> [WHAT YOU ARE ASKED TO DO] A faithful copy is required. Print each line of the data exactly and omit the pictures.

> [SUPPLIED DATA]
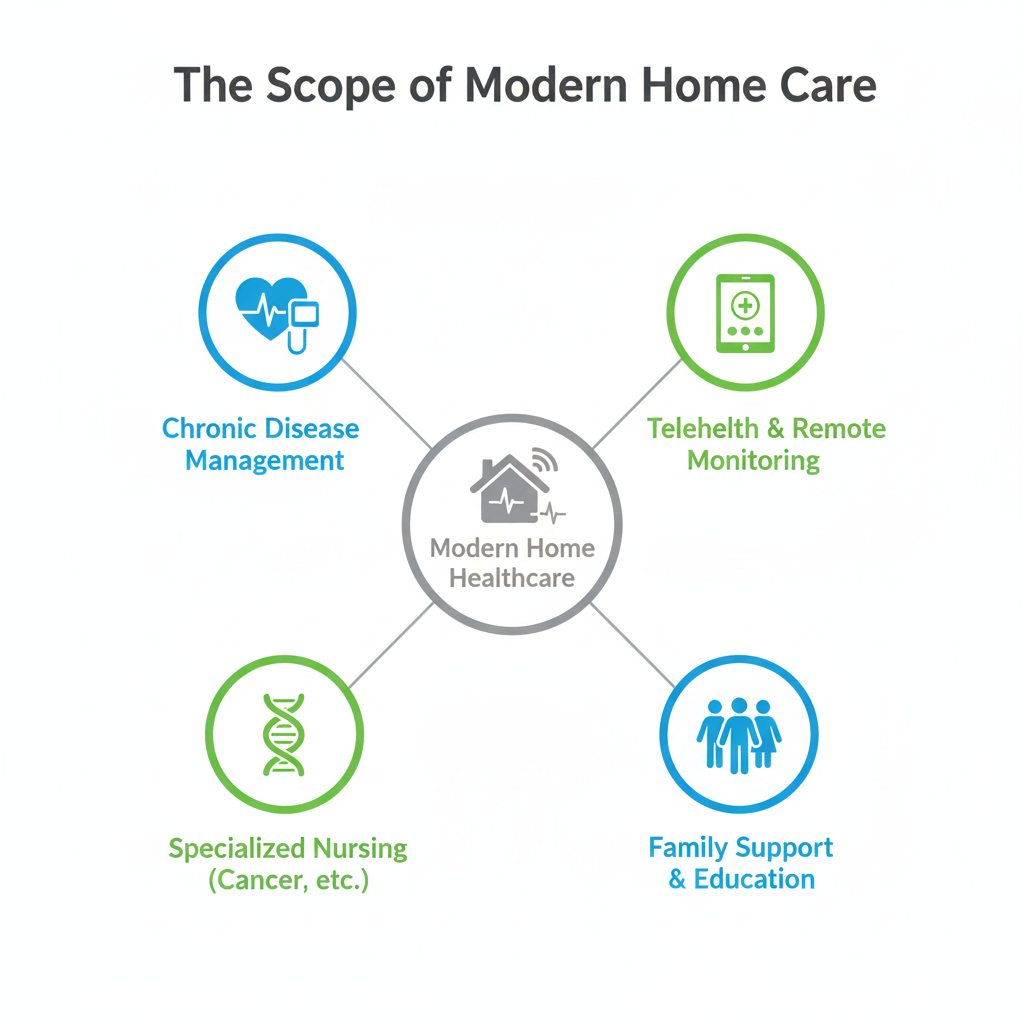 The Scope of Modern Home Care

Chronic Disease Management

Telehelth & Remote Monitoring

Modern Home Healthcare

Specialized Nursing (Cancer, etc.)

Family Support & Education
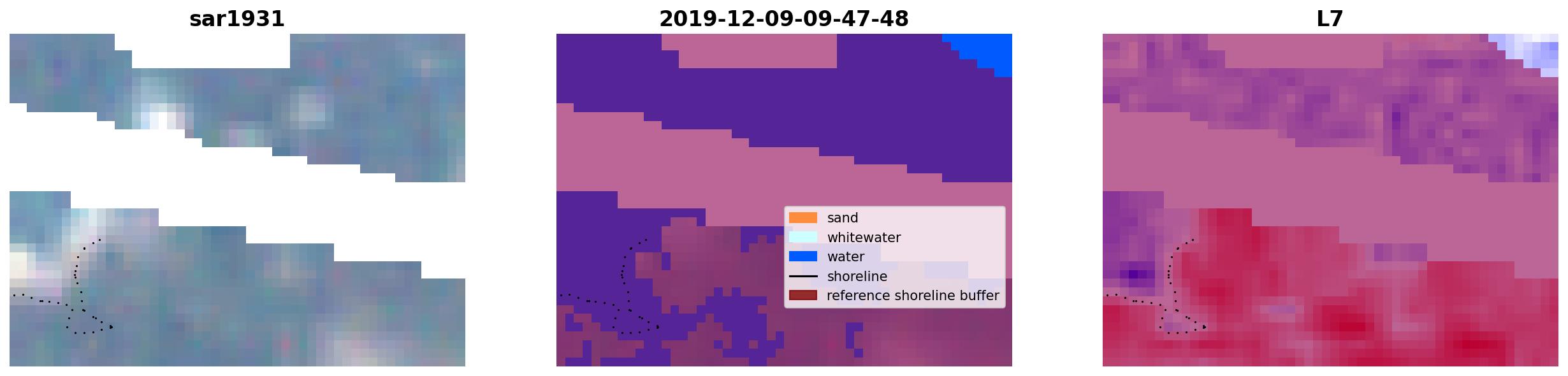 sar1931

2019-12-09-09-47-48

L7

sand
whitewater
water
shoreline
reference shoreline buffer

> [TASK OUTPUT]
 The Scope of Modern Home Care

Chronic Disease Management

Telehelth & Remote Monitoring

Modern Home Healthcare

Specialized Nursing (Cancer, etc.)

Family Support & Education
 sar1931

2019-12-09-09-47-48

L7

sand
whitewater
water
shoreline
reference shoreline buffer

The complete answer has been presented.